Taco Bell E. Coli Outbreak Still a MysteryNov 20, 2007 | Parker Waichman LLP Last year’s Taco Bell E. coli outbreak should be a closed case by now, but contradictory reports on the outbreak leave the impression that health investigators know very little about the E. coli outbreak that sickened dozens of people across the country. While California health officials maintain that contaminated lettuce served at Taco Bell was responsible for the E. coli illnesses, the Centers for Disease Control (CDC) indicates that contaminated lettuce was only one of several possible E. coli sources.
In December 2006, E. coli poisoning in patrons of Taco Bell restaurants around the country began to be reported. E. coli is a bacterium that occurs naturally in the intestines of most animals, including humans.

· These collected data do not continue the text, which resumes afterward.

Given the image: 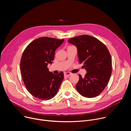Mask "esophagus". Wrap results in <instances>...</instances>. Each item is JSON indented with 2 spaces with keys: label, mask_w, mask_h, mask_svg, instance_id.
Instances as JSON below:
<instances>
[{
  "label": "esophagus",
  "mask_w": 131,
  "mask_h": 131,
  "mask_svg": "<svg viewBox=\"0 0 131 131\" xmlns=\"http://www.w3.org/2000/svg\"><path fill=\"white\" fill-rule=\"evenodd\" d=\"M64 76L65 77H68L71 74V73L70 72H64Z\"/></svg>",
  "instance_id": "obj_1"
}]
</instances>
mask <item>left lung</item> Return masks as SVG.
I'll list each match as a JSON object with an SVG mask.
<instances>
[{"label": "left lung", "instance_id": "8db88e82", "mask_svg": "<svg viewBox=\"0 0 131 131\" xmlns=\"http://www.w3.org/2000/svg\"><path fill=\"white\" fill-rule=\"evenodd\" d=\"M78 49L79 63H83L87 73L84 78L79 74L76 88L80 94L92 98L99 95L106 87L111 71V57L106 46L95 37L86 35L68 39Z\"/></svg>", "mask_w": 131, "mask_h": 131}]
</instances>
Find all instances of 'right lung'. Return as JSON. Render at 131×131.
Segmentation results:
<instances>
[{"label":"right lung","instance_id":"1","mask_svg":"<svg viewBox=\"0 0 131 131\" xmlns=\"http://www.w3.org/2000/svg\"><path fill=\"white\" fill-rule=\"evenodd\" d=\"M45 37L31 42L24 50L20 61L22 80L28 91L34 97L42 100L54 97L64 79L63 72L54 74L49 71L55 51L64 42Z\"/></svg>","mask_w":131,"mask_h":131}]
</instances>
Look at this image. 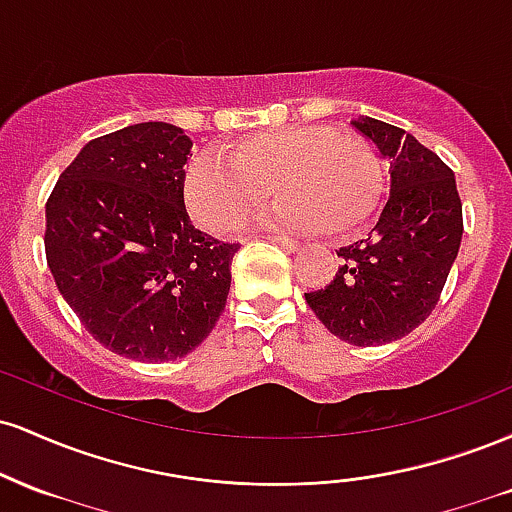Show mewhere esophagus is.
<instances>
[{"label":"esophagus","mask_w":512,"mask_h":512,"mask_svg":"<svg viewBox=\"0 0 512 512\" xmlns=\"http://www.w3.org/2000/svg\"><path fill=\"white\" fill-rule=\"evenodd\" d=\"M269 240H272V243H276V245H281V248L291 250V252L301 250V243H298V240H291V238H284V236H269Z\"/></svg>","instance_id":"1"}]
</instances>
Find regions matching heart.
Here are the masks:
<instances>
[{"label": "heart", "instance_id": "1", "mask_svg": "<svg viewBox=\"0 0 512 512\" xmlns=\"http://www.w3.org/2000/svg\"><path fill=\"white\" fill-rule=\"evenodd\" d=\"M228 162L199 156L185 175L190 216L209 233H231L281 199L272 223L289 231L344 238L373 219L385 190L373 144L330 127H286L252 134L226 151Z\"/></svg>", "mask_w": 512, "mask_h": 512}]
</instances>
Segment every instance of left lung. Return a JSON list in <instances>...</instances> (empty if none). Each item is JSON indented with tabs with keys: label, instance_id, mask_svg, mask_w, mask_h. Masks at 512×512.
Instances as JSON below:
<instances>
[{
	"label": "left lung",
	"instance_id": "obj_1",
	"mask_svg": "<svg viewBox=\"0 0 512 512\" xmlns=\"http://www.w3.org/2000/svg\"><path fill=\"white\" fill-rule=\"evenodd\" d=\"M390 161V197L366 240L339 248L342 267L305 303L334 337L354 346L402 339L431 315L462 240L455 173L395 125L351 120Z\"/></svg>",
	"mask_w": 512,
	"mask_h": 512
}]
</instances>
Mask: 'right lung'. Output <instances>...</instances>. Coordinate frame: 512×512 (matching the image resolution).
Masks as SVG:
<instances>
[{"mask_svg":"<svg viewBox=\"0 0 512 512\" xmlns=\"http://www.w3.org/2000/svg\"><path fill=\"white\" fill-rule=\"evenodd\" d=\"M192 139L139 122L93 139L45 204V257L81 325L132 361L197 349L226 308L240 245L192 226L185 163Z\"/></svg>","mask_w":512,"mask_h":512,"instance_id":"right-lung-1","label":"right lung"}]
</instances>
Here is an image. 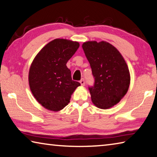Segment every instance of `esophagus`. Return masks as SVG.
<instances>
[{
    "label": "esophagus",
    "instance_id": "34e87169",
    "mask_svg": "<svg viewBox=\"0 0 157 157\" xmlns=\"http://www.w3.org/2000/svg\"><path fill=\"white\" fill-rule=\"evenodd\" d=\"M80 83L81 84V86H84V85H85V80L83 78H82L81 80L80 81Z\"/></svg>",
    "mask_w": 157,
    "mask_h": 157
}]
</instances>
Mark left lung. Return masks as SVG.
Returning <instances> with one entry per match:
<instances>
[{
    "label": "left lung",
    "mask_w": 157,
    "mask_h": 157,
    "mask_svg": "<svg viewBox=\"0 0 157 157\" xmlns=\"http://www.w3.org/2000/svg\"><path fill=\"white\" fill-rule=\"evenodd\" d=\"M94 78L89 86L92 101L101 109H108L122 99L130 86L129 69L120 52L105 41L83 44Z\"/></svg>",
    "instance_id": "obj_1"
}]
</instances>
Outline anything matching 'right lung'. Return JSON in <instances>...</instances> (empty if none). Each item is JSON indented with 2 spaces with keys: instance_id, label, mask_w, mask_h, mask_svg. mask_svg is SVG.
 <instances>
[{
  "instance_id": "obj_1",
  "label": "right lung",
  "mask_w": 157,
  "mask_h": 157,
  "mask_svg": "<svg viewBox=\"0 0 157 157\" xmlns=\"http://www.w3.org/2000/svg\"><path fill=\"white\" fill-rule=\"evenodd\" d=\"M79 48L78 42L54 39L44 47L33 60L29 71L30 90L44 108L59 111L70 103L81 83L71 79L67 62Z\"/></svg>"
}]
</instances>
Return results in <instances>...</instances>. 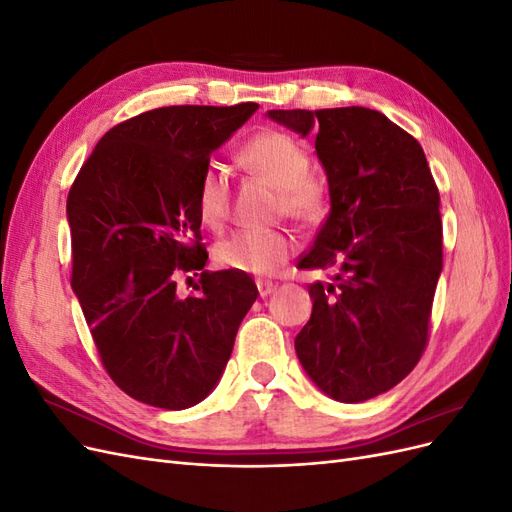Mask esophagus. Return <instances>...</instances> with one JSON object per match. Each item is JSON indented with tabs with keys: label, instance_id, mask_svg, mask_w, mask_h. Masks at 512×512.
<instances>
[{
	"label": "esophagus",
	"instance_id": "1",
	"mask_svg": "<svg viewBox=\"0 0 512 512\" xmlns=\"http://www.w3.org/2000/svg\"><path fill=\"white\" fill-rule=\"evenodd\" d=\"M256 288H258V294L262 299L269 297V294L275 290V284L269 282V280H256Z\"/></svg>",
	"mask_w": 512,
	"mask_h": 512
}]
</instances>
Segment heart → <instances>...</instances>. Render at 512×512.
Instances as JSON below:
<instances>
[{
    "mask_svg": "<svg viewBox=\"0 0 512 512\" xmlns=\"http://www.w3.org/2000/svg\"><path fill=\"white\" fill-rule=\"evenodd\" d=\"M247 173L273 185L275 211L299 224H316L327 211V185L309 166V151L282 130L260 132L239 151ZM198 218L211 230L226 224L230 215V181L220 166H207L196 188ZM294 252V241L282 230L237 232L215 247V262L230 271L271 275Z\"/></svg>",
    "mask_w": 512,
    "mask_h": 512,
    "instance_id": "heart-1",
    "label": "heart"
}]
</instances>
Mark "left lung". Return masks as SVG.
<instances>
[{
  "mask_svg": "<svg viewBox=\"0 0 512 512\" xmlns=\"http://www.w3.org/2000/svg\"><path fill=\"white\" fill-rule=\"evenodd\" d=\"M307 136L329 179L331 213L301 269L312 318L294 339L299 361L344 404L382 395L421 361L442 271L440 192L416 138L363 106L269 111Z\"/></svg>",
  "mask_w": 512,
  "mask_h": 512,
  "instance_id": "1",
  "label": "left lung"
}]
</instances>
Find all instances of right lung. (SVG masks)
<instances>
[{"label": "right lung", "mask_w": 512, "mask_h": 512, "mask_svg": "<svg viewBox=\"0 0 512 512\" xmlns=\"http://www.w3.org/2000/svg\"><path fill=\"white\" fill-rule=\"evenodd\" d=\"M258 104L162 106L117 123L68 192L70 284L102 367L147 406L185 410L218 384L258 297L241 271H205L196 188L211 151ZM200 274L181 300L176 277Z\"/></svg>", "instance_id": "obj_1"}]
</instances>
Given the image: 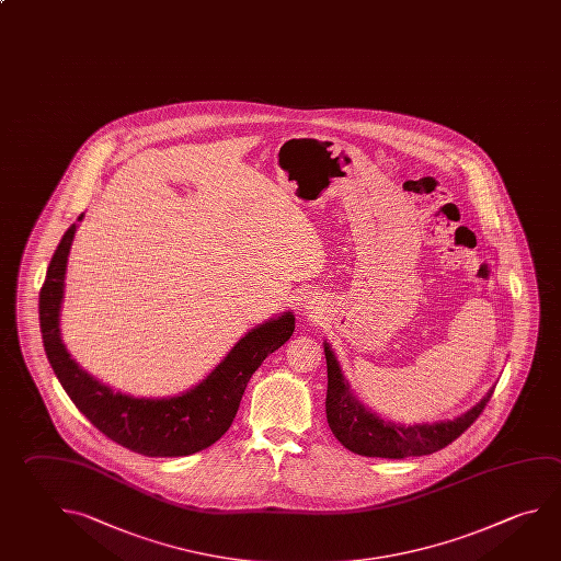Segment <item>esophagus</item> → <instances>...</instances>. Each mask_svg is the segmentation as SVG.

Most types of the bacteria are harmless, but the E. coli 0157:H7 strain that was involved in the Taco Bell outbreak can be particularly dangerous to people. The symptoms of E. coli poisoning usually occur within 3 to 9 days after a victim eats contaminated foods. E. coli 0157:H7 causes a disease called hemorrhagic colitis, which is the sudden onset of stomach pain and severe cramps. This is followed by diarrhea that is watery and bloody. Sometimes there is vomiting, but there is no fever. The illness lasts about a week. While most people will recover completely, E. coli poisoning can be very dangerous for children, the elderly and anyone with a weak immune system. In some cases, E. coli 0157:H7 will cause a disorder called hemolytic uremic syndrome, which can be life-threatening. According to the CDC,
E. coli 0157:H7 is responsible for sickening 73,000 people every year, and of those, 60 will die from the disease.
Ultimately, a total of 71 E. coli poisoning cases in five states were linked to Taco Bell restaurants: Delaware (2 cases), New Jersey (33 cases), New York (22 cases), Pennsylvania (13 cases) and South Carolina (1 case — this person ate at a Taco Bell in Pennsylvania). A total of 53 hospitalizations and 8 cases of hemolytic uremic syndrome were also reported.

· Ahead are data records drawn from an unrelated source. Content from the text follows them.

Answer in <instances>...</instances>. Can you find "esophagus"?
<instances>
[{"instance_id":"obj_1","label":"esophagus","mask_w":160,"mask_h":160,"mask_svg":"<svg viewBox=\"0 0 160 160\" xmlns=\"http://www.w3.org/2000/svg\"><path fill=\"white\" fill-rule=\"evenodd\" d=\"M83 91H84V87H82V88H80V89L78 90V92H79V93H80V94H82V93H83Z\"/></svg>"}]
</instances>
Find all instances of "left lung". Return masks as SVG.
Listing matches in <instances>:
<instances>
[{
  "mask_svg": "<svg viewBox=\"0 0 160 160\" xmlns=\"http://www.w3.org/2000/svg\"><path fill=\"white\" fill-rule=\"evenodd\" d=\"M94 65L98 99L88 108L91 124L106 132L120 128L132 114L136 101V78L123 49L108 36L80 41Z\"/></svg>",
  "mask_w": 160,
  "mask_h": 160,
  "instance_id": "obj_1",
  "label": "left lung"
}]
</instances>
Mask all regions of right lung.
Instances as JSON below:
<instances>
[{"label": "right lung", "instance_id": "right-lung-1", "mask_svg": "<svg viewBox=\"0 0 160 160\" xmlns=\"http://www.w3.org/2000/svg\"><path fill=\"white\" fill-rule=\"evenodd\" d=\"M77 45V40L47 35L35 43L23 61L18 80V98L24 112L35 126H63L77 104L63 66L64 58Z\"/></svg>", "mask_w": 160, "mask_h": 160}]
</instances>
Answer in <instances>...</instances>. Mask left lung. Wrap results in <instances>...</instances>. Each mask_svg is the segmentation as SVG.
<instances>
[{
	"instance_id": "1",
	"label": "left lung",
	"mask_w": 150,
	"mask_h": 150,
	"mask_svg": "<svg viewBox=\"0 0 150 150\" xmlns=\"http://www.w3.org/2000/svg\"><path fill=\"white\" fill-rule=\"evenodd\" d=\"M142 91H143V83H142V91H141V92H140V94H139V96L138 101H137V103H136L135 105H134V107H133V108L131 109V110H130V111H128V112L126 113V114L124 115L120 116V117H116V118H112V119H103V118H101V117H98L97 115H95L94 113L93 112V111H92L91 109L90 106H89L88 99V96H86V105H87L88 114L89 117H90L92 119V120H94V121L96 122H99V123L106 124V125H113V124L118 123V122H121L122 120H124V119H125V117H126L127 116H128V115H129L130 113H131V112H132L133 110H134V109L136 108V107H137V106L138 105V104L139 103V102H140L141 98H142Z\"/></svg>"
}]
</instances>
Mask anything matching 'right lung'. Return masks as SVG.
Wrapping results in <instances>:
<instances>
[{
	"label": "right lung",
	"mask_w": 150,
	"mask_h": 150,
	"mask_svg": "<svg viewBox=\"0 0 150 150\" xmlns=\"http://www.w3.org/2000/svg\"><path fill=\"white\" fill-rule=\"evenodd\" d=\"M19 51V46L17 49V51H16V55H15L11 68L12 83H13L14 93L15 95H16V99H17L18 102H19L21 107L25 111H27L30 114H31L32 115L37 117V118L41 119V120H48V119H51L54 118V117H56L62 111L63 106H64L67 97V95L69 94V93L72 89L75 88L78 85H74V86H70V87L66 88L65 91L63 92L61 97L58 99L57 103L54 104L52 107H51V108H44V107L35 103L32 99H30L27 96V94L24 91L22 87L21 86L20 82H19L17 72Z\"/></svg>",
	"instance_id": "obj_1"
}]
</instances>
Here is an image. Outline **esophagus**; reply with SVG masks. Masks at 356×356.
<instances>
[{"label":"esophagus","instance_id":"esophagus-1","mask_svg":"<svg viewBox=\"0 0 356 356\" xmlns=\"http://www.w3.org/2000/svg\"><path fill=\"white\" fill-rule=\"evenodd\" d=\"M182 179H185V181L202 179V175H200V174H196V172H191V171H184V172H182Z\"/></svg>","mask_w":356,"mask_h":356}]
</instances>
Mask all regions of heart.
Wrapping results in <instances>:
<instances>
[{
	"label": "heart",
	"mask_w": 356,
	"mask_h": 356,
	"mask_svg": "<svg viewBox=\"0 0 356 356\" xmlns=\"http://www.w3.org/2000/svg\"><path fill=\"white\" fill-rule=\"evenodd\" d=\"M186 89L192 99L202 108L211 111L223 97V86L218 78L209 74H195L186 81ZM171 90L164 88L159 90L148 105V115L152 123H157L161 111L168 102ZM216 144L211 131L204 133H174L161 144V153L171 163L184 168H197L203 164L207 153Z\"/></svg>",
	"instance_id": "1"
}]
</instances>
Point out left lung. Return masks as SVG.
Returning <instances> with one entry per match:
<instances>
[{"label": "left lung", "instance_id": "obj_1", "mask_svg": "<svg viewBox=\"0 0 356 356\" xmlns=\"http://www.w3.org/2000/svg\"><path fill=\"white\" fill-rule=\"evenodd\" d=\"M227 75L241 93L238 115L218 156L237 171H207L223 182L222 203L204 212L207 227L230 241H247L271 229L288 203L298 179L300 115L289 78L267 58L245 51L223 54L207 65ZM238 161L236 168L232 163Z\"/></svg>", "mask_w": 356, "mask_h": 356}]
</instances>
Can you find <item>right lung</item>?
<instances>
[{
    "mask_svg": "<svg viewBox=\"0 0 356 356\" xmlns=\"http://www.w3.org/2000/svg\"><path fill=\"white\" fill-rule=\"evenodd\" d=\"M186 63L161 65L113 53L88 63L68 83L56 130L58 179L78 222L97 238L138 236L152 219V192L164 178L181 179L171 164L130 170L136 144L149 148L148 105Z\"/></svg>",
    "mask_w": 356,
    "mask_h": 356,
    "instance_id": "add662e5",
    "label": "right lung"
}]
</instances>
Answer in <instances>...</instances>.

An investigation into the Taco Bell E. coli outbreak by the California Food Emergency Response Team determined that lettuce from two California growers was to blame for the outbreak. But a traceback by the Food & Drug Administration did not find E. coli contamination in those lettuce fields. Further, the CDC report on the Taco Bell E. coli outbreak was less definitive about its source. The CDC report reads in part: “Public health investigators have identified a few ingredients that were consumed more often by ill persons than well persons and were statistically linked with illness: lettuce, cheddar cheese, and ground beef.”
The Taco Bell E. coli outbreak illustrates how difficult it is for health authorities to definitively determine the origin of a food poisoning outbreak. It is doubtful that the source of the Taco Bell E. coli outbreak will ever be determined with certainty.